EXCERPT -

Skip to Content
Discovering the causes of cancer and the means of prevention

Publications Search - Abstract View

Title: Cancer risk in population examined with diagnostic doses of 131I.
Authors: Holm LE,  Wiklund KE,  Lundell GE,  Bergman NA,  Bjelkengren G,  Ericsson UB,  Cederquist ES,  Lidberg ME,  Lindberg RS,  Wicklund HV
Journal: J Natl Cancer Inst
Date: 1989 Feb 15
Branches: REB
PubMed ID: 2913329
PMC ID: not available
Abstract: Previously, we conducted a study of 35,074 patients receiving diagnostic doses of 131I for suspected thyroid disorders between 1951 and 1969. We reported that, between 1958 and 1984, the incidence of thyroid cancers in these patients was insignificantly greater than the incidence expected in the general population. This increase was attributed to the underlying condition that prompted the examination and not to the administration of 131I. The purpose of the present study was to analyze the total cancer risk in the same cohort of patients examined with diagnostic doses of 131I. To further evaluate the underlying risk of disease in these patients, we compared the incidence of all cancers with that expected in the general population. The average radiation dose was approximately 500 mGy to the thyroid and less than 10 mGy to other organs. In the 35,074 patients, 3,746 cancers occurred following the first 5 years after examination, and the resulting standardized incidence rate (SIR) was 1.01 (95% confidence interval = 0.98-1.04). SIRs were significantly increased for endocrine tumors other than thyroid cancer (1.93) and for lymphomas (1.24), leukemias (1.34), and nervous system tumors (1.19). The risk of leukemia was similar for chronic lymphocytic leukemia (CLL) (SIR = 1.30) and non-CLL (SIR = 1.34). SIR was significantly decreased for cancers of the female genital organs (0.86). The risk for cancer of all sites and types combined was highest 5-9 years after examination (SIR = 1.07) and did not differ from unity thereafter. With greater than or equal to 10 years of follow-up, risk was not statistically associated with the dose of 131I. Overall, the data exclude cancer risk increments greater than 5% (SIR = 1.05) with 95% confidence. The significant increase in the risk of non-CLL, a prominent radiogenic malignancy, however, warrants special attention. We are continuing our study to determine the possible factors involved in the significant increase in the risk of leukemia.

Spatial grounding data
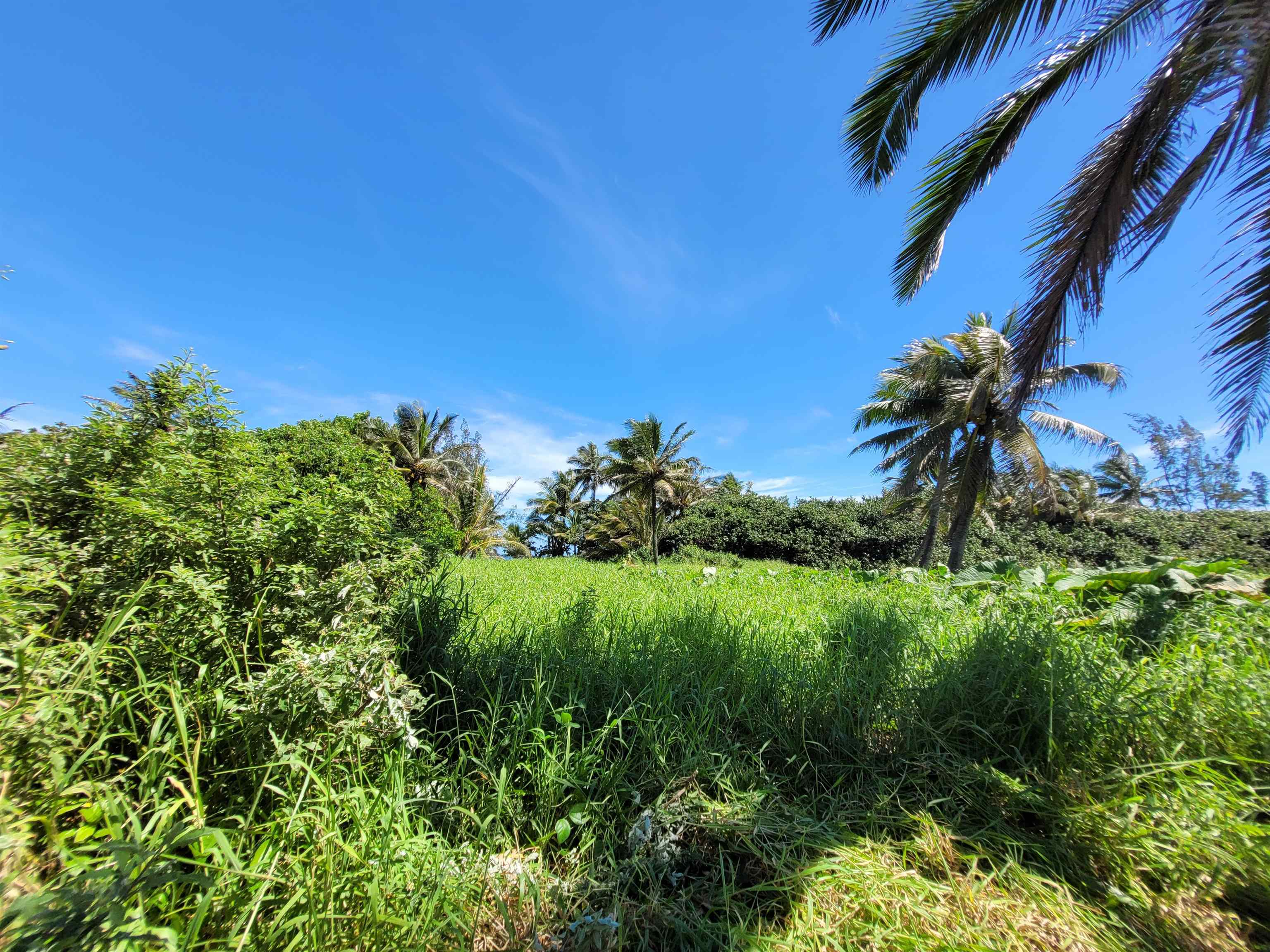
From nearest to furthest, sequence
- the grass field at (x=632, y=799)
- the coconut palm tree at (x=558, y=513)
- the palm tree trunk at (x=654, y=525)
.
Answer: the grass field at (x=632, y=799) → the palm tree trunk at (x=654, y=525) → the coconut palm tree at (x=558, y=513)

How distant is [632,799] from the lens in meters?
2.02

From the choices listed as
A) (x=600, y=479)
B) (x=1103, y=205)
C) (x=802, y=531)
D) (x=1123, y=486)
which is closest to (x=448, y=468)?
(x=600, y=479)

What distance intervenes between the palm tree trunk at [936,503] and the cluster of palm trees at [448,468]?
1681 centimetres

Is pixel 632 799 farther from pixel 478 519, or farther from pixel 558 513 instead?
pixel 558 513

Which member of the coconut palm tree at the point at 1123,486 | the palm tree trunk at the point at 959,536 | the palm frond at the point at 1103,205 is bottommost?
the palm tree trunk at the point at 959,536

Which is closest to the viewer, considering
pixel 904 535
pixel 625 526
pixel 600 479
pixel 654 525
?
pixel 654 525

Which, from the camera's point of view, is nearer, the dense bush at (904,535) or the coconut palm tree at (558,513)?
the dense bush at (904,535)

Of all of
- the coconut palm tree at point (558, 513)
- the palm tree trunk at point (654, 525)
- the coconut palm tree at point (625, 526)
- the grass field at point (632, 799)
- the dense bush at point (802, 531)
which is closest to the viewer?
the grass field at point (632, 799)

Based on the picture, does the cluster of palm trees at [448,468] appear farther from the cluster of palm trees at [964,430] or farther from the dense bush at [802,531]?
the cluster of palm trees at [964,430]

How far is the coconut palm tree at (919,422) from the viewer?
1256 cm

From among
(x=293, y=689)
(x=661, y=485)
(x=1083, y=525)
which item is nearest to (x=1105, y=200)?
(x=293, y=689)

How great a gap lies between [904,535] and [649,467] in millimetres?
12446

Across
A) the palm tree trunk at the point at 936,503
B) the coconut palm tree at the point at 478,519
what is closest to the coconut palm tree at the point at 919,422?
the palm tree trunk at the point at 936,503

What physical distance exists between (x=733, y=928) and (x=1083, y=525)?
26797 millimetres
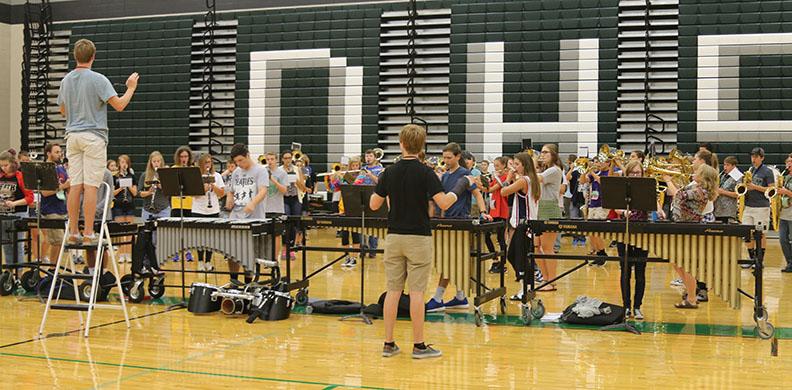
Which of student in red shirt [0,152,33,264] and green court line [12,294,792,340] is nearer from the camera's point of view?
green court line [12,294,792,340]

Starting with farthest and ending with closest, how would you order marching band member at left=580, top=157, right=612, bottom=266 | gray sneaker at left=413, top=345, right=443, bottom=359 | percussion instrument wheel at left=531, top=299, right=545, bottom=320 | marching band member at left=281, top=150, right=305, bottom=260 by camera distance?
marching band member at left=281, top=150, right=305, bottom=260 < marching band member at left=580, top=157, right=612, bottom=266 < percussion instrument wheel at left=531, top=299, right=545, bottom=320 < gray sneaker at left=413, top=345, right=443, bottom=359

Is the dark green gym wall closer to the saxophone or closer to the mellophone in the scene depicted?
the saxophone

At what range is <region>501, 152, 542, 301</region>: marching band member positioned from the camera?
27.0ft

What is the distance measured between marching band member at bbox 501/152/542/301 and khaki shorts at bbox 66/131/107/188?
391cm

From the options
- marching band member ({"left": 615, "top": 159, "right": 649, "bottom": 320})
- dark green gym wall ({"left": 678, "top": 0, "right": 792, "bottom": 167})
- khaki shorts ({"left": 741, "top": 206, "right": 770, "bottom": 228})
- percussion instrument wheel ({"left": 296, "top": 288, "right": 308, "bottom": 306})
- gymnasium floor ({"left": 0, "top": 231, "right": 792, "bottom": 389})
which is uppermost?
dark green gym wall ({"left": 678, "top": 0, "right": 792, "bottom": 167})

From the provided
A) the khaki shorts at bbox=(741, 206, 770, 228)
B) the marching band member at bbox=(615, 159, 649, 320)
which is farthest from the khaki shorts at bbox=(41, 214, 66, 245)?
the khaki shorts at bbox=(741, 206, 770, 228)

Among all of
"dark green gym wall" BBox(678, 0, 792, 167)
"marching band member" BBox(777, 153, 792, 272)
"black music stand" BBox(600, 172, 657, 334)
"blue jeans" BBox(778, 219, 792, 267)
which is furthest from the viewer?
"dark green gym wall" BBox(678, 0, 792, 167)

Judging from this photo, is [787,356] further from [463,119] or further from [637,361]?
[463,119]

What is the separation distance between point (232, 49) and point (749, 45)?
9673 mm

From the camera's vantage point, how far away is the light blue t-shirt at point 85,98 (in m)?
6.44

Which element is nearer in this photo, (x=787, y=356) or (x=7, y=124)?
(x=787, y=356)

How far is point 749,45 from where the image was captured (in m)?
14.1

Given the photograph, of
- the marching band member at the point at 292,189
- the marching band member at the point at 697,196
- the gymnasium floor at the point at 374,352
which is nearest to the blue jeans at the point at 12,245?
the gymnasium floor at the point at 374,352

DESCRIPTION OF THE TASK - Update the page on cancer risk after diagnostic 131I: reproduce it from the words "Skip to Content" through "population examined with diagnostic doses of 131I.", with "Publications Search" changed to "Literature Search".

SOLUTION FOR THIS TASK -
Skip to Content
Discovering the causes of cancer and the means of prevention

Literature Search - Abstract View

Title: Cancer risk in population examined with diagnostic doses of 131I.